The answer must consist of every line in the data that contains "removed".
▼
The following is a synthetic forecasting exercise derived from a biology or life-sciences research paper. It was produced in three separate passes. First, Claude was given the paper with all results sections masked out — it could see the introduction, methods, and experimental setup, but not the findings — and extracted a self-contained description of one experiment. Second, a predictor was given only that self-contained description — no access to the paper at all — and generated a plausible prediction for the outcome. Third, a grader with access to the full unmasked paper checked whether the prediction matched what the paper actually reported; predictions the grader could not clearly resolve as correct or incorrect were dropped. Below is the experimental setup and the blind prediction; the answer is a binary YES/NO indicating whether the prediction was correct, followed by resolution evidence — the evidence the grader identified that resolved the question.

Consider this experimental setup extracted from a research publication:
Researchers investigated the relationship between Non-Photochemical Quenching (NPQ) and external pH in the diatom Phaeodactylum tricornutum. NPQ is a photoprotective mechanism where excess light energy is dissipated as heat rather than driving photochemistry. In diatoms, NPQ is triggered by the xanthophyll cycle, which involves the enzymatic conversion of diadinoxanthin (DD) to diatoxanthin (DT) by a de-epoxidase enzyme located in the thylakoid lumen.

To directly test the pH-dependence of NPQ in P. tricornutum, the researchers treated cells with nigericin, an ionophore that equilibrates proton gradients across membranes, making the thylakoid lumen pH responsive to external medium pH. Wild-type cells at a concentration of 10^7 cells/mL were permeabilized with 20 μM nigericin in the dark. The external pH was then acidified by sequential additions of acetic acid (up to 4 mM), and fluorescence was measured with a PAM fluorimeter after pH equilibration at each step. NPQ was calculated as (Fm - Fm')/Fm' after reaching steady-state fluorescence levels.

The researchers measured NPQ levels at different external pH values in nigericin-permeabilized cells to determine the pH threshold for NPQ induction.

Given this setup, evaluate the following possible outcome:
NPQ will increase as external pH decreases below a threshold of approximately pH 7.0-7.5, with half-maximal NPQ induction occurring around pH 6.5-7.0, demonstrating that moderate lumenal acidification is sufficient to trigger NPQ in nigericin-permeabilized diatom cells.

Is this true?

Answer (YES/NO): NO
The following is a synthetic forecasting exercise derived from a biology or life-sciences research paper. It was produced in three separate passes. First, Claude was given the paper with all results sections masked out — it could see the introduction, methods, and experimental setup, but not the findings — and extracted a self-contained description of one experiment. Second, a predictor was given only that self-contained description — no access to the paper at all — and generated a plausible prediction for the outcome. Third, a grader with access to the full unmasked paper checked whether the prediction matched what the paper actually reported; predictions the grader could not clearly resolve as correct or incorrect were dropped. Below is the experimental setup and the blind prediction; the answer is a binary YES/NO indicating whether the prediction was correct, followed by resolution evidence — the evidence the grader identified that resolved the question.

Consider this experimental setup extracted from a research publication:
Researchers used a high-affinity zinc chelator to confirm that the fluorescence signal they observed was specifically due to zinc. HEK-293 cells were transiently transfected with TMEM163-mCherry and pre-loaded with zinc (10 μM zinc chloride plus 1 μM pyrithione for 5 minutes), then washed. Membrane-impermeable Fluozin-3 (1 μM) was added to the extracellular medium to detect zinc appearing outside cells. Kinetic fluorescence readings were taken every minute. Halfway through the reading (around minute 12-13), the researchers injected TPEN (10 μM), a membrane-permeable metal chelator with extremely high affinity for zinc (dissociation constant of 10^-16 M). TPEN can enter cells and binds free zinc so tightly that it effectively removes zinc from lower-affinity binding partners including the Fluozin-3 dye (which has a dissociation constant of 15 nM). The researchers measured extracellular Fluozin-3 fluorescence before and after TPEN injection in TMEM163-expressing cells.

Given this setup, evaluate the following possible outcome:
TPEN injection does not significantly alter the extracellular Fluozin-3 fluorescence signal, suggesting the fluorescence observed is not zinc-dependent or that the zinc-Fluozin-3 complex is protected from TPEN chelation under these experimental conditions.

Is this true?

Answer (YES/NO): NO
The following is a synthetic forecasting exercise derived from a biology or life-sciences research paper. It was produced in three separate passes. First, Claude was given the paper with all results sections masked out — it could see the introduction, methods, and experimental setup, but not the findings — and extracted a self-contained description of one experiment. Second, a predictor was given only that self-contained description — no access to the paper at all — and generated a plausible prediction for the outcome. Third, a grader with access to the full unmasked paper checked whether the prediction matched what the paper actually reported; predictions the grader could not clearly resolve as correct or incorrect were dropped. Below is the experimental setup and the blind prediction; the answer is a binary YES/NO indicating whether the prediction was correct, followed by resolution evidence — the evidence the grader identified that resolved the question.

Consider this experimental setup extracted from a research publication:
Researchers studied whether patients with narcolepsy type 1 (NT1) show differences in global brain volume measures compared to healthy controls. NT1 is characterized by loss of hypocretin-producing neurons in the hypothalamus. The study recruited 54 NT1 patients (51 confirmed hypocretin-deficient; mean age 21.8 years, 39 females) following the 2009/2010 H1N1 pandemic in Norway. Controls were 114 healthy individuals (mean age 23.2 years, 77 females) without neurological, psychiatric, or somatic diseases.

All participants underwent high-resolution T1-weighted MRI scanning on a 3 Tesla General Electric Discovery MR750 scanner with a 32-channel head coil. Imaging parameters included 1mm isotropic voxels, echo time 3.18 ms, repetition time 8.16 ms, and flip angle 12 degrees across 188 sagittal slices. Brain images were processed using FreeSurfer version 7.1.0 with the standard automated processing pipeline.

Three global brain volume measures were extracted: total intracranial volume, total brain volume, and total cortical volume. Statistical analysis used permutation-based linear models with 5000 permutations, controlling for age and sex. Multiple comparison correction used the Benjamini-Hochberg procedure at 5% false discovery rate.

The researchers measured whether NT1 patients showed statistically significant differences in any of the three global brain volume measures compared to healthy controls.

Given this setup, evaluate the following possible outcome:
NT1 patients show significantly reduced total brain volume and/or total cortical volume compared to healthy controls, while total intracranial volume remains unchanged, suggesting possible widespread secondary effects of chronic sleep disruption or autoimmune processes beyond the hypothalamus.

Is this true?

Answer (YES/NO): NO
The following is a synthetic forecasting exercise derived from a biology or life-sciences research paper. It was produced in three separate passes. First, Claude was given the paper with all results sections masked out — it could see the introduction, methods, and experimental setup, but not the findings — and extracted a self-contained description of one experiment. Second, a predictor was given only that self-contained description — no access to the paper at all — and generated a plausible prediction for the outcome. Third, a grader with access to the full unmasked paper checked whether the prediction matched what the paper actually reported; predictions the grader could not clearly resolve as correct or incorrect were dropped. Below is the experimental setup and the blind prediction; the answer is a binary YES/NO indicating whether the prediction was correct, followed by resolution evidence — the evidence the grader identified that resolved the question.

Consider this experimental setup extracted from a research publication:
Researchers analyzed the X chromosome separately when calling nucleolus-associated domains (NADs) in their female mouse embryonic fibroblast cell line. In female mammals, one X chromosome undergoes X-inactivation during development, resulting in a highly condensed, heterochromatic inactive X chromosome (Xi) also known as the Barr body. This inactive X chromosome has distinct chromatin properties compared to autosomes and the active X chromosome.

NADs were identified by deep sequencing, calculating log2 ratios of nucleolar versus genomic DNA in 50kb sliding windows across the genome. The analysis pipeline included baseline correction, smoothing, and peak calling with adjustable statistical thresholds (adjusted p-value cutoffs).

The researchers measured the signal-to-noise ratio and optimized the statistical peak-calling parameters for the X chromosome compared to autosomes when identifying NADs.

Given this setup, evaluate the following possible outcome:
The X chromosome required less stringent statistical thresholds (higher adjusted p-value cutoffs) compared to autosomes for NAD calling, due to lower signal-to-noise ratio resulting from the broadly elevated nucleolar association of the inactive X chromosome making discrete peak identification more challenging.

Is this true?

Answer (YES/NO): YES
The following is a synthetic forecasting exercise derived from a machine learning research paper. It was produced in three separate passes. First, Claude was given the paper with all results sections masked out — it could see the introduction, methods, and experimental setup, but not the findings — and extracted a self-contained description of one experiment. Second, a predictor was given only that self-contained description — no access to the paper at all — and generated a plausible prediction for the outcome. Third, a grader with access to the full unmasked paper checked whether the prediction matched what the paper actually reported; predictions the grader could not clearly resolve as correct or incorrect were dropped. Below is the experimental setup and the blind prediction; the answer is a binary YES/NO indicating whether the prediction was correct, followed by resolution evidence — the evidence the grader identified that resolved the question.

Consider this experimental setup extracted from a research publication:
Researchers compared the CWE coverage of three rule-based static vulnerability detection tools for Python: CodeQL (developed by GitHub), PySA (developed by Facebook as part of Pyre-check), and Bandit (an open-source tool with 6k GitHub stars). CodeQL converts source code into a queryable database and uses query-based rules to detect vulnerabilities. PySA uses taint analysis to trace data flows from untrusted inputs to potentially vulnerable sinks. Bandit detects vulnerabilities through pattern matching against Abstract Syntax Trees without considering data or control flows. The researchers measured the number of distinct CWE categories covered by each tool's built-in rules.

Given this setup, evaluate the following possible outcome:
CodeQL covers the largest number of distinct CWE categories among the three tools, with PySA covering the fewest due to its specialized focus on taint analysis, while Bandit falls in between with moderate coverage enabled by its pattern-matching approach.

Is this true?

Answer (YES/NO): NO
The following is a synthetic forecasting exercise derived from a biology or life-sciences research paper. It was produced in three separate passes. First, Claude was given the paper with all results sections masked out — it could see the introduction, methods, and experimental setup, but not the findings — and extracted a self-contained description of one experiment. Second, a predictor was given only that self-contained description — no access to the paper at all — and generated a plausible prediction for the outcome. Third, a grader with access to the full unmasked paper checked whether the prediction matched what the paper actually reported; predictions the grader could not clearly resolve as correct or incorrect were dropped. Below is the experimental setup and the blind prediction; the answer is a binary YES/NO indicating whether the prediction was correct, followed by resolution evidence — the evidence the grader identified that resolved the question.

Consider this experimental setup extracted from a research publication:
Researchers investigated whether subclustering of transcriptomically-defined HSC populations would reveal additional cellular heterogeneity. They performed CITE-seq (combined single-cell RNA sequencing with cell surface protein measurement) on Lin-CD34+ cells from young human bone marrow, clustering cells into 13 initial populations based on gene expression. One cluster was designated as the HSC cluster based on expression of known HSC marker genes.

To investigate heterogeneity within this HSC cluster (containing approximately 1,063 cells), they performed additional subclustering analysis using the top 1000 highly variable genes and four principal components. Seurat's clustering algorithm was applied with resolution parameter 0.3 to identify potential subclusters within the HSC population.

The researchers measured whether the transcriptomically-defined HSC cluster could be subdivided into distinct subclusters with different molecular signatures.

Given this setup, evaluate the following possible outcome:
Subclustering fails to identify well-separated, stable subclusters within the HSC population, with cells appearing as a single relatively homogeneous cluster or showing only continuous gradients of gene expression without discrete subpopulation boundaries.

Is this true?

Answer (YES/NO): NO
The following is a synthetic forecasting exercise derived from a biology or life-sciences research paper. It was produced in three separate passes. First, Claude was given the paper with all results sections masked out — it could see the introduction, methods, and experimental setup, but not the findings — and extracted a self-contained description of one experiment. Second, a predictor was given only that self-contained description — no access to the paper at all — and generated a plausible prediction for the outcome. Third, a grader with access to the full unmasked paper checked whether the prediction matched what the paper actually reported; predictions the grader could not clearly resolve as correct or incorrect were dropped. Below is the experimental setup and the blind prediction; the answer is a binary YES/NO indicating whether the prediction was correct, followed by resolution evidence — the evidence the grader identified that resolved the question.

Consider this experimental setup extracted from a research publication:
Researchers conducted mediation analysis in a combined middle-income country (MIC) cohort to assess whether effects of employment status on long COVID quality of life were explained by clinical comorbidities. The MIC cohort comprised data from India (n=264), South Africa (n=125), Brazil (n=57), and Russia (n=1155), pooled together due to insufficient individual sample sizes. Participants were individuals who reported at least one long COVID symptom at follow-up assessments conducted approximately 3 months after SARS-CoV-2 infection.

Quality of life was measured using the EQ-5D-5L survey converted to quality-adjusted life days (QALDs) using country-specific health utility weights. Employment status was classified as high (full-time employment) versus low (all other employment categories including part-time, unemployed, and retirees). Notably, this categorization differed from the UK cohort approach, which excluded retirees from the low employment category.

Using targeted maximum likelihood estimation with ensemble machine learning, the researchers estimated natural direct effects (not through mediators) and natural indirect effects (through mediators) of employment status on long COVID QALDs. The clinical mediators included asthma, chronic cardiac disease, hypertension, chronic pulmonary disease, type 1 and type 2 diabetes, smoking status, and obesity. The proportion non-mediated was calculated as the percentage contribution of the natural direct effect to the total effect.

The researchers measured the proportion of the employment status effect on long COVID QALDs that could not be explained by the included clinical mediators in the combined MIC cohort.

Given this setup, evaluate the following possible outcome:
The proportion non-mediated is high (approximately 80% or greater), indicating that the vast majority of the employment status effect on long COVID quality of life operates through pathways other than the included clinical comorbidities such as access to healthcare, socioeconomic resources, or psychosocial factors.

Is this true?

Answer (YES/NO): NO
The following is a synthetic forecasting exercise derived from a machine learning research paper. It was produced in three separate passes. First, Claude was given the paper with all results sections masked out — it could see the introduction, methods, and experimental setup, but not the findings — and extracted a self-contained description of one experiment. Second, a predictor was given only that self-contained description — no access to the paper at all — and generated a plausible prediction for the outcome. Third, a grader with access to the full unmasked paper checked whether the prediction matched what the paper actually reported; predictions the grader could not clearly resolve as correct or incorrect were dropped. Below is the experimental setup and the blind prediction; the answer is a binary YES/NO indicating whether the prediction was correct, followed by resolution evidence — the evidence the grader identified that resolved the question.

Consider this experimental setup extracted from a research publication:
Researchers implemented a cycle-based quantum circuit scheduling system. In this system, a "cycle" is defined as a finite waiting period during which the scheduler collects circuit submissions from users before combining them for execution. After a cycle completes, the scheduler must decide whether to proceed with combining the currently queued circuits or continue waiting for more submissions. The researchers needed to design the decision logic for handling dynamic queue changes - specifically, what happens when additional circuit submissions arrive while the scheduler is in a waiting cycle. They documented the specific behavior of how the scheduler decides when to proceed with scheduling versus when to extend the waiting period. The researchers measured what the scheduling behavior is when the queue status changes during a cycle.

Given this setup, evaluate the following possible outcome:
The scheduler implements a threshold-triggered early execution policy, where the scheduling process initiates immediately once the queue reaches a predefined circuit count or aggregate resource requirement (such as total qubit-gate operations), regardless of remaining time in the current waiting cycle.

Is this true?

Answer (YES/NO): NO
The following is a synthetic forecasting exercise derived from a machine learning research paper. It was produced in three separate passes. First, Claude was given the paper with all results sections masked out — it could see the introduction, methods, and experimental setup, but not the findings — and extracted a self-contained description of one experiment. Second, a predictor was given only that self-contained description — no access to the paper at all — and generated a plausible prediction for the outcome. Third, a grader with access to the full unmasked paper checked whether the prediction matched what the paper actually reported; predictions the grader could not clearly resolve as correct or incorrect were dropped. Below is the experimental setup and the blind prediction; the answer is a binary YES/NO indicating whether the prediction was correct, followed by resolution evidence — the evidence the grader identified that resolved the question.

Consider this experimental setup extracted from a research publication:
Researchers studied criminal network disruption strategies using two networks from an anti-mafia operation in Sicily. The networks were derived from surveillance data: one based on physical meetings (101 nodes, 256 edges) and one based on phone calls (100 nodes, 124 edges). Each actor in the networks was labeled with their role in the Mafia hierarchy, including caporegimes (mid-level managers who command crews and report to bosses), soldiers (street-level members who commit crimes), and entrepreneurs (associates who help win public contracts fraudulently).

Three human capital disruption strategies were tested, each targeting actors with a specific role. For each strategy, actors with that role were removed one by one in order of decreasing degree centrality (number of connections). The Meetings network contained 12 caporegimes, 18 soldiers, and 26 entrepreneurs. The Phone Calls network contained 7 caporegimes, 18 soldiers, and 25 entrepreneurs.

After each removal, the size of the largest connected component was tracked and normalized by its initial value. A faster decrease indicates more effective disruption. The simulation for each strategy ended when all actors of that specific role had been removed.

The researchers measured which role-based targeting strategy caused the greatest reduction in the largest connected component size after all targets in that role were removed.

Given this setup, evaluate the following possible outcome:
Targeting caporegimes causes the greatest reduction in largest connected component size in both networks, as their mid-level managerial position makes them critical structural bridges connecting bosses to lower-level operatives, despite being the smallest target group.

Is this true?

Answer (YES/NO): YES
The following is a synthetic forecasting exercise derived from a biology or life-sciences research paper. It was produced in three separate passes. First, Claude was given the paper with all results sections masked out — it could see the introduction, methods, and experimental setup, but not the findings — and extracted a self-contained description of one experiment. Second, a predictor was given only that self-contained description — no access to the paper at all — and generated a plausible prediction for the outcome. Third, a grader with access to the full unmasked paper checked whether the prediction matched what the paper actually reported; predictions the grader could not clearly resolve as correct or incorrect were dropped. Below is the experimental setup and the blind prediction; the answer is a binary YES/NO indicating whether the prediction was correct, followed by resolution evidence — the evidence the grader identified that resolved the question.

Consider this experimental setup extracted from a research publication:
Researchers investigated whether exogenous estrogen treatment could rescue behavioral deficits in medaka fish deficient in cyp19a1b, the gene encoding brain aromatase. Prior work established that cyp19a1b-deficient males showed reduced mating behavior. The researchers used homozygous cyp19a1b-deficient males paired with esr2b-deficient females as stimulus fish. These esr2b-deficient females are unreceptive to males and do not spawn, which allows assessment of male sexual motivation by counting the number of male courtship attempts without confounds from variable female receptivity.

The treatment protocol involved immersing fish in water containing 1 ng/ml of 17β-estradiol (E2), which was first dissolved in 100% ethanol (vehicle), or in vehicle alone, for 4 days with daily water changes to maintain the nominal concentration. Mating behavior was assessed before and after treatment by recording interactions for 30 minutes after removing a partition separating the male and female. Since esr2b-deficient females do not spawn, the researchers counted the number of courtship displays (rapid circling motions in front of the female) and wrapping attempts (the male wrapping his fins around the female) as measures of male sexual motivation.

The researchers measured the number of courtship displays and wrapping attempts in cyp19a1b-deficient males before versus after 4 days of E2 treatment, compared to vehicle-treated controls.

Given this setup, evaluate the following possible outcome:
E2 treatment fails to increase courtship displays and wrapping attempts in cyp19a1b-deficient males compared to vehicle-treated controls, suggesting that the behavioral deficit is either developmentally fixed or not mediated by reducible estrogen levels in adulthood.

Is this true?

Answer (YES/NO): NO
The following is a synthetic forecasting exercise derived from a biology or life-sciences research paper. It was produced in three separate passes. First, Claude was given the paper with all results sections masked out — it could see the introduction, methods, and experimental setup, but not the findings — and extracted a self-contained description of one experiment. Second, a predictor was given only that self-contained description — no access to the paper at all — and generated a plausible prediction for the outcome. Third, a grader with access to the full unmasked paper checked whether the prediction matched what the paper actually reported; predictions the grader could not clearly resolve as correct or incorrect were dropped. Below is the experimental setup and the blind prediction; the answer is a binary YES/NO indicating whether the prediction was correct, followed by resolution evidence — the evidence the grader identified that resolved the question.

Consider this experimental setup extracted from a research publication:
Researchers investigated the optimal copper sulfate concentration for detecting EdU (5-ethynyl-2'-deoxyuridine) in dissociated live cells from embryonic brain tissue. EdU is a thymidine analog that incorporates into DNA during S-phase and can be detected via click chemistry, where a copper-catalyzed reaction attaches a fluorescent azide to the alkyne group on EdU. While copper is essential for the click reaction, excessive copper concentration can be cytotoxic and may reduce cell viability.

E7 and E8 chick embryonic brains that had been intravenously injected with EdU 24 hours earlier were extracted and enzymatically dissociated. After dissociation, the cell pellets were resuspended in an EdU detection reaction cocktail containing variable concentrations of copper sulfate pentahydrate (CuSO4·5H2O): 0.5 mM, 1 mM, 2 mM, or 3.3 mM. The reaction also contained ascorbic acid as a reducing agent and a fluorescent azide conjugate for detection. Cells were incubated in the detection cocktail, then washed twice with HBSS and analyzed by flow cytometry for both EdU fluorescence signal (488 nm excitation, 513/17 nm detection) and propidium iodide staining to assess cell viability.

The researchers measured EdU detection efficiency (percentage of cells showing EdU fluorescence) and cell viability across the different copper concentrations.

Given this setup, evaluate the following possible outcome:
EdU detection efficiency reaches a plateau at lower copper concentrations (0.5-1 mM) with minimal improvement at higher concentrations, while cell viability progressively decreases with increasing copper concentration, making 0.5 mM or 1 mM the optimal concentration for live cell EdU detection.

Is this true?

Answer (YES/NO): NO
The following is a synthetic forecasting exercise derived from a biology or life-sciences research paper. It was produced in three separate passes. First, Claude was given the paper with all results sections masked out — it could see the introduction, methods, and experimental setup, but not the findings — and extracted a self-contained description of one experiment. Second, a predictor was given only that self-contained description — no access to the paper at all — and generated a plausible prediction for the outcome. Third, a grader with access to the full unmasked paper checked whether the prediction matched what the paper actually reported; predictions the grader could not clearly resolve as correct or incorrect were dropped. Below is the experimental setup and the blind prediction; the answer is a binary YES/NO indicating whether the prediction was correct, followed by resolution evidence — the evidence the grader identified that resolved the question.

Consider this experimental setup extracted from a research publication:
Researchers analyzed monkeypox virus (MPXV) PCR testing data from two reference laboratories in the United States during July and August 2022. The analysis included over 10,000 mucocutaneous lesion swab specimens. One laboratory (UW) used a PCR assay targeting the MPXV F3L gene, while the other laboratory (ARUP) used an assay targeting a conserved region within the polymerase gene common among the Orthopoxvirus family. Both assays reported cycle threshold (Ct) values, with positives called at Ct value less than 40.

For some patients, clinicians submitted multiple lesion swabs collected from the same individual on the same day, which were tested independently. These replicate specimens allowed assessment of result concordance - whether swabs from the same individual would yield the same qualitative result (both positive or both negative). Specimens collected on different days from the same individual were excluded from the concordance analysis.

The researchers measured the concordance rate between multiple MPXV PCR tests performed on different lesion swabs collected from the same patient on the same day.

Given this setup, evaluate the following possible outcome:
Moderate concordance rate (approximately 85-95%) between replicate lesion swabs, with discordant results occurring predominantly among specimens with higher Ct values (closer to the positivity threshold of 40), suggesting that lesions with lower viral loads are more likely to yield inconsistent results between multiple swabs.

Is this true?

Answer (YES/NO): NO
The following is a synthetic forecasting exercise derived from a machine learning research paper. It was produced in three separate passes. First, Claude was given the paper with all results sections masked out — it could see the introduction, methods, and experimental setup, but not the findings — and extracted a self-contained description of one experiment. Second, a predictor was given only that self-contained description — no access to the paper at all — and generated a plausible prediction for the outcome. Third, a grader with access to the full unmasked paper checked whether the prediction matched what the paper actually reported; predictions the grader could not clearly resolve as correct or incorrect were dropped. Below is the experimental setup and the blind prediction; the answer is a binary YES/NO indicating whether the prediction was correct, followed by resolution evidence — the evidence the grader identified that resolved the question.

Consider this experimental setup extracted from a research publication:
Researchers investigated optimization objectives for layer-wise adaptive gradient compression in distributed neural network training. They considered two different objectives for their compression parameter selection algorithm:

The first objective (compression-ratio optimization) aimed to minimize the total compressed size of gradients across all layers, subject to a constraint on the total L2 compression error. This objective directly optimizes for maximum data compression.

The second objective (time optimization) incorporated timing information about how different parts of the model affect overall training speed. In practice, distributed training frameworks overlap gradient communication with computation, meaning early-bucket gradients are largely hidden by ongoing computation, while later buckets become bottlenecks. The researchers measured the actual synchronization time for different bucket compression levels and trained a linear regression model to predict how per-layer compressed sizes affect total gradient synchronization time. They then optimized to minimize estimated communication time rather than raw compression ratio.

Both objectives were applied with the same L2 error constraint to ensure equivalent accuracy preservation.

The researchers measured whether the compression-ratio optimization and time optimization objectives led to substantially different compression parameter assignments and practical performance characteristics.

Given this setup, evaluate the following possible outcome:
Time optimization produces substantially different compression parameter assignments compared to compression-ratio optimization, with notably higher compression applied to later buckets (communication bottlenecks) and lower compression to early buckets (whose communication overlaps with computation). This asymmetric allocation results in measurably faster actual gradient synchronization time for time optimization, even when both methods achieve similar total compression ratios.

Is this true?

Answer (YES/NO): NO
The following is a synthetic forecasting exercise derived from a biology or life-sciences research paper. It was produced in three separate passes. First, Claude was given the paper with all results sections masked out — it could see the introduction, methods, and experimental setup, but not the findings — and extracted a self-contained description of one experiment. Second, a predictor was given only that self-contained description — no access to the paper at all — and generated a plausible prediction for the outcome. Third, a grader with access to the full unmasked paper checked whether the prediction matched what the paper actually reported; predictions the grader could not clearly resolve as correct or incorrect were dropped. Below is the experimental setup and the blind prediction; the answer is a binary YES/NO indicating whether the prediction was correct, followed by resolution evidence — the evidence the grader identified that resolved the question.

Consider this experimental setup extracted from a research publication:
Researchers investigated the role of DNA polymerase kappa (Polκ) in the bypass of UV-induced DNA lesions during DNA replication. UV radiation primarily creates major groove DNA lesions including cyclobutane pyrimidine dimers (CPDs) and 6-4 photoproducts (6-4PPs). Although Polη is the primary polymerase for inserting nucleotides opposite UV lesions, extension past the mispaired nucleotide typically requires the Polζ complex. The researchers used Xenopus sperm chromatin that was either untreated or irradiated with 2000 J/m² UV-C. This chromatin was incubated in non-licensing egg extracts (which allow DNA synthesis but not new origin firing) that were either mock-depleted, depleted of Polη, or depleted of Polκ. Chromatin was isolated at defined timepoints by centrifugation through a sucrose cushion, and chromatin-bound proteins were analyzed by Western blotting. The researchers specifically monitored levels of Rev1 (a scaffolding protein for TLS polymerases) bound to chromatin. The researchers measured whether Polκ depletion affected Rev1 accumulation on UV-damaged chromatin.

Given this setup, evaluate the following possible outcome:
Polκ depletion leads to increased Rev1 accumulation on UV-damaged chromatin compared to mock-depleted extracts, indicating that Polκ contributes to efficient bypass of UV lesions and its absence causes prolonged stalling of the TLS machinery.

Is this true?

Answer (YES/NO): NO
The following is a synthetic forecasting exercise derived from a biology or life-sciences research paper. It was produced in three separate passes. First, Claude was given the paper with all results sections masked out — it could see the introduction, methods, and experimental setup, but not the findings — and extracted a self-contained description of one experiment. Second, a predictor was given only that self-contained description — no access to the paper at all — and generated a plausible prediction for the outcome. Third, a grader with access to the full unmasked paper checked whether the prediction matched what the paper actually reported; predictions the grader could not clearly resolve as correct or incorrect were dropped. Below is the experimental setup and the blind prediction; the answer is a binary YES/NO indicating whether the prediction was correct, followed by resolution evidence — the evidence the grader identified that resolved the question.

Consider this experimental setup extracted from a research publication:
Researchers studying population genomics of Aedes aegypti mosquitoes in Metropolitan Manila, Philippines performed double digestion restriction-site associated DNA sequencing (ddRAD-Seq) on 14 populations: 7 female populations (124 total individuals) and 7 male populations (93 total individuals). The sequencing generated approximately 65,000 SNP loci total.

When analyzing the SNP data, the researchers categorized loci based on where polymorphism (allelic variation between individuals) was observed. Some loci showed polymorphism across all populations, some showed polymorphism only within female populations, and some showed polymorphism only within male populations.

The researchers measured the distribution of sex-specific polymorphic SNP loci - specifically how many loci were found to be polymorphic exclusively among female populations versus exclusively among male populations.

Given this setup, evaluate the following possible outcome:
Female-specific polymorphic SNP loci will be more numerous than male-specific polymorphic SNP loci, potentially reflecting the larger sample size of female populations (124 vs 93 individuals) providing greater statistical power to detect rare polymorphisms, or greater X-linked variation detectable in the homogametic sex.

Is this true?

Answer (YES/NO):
▲
▸ **Final answer**:
Three human capital disruption strategies were tested, each targeting actors with a specific role. For each strategy, actors with that role were removed one by one in order of decreasing degree centrality (number of connections). The Meetings network contained 12 caporegimes, 18 soldiers, and 26 entrepreneurs. The Phone Calls network contained 7 caporegimes, 18 soldiers, and 25 entrepreneurs.
After each removal, the size of the largest connected component was tracked and normalized by its initial value. A faster decrease indicates more effective disruption. The simulation for each strategy ended when all actors of that specific role had been removed.
The researchers measured which role-based targeting strategy caused the greatest reduction in the largest connected component size after all targets in that role were removed.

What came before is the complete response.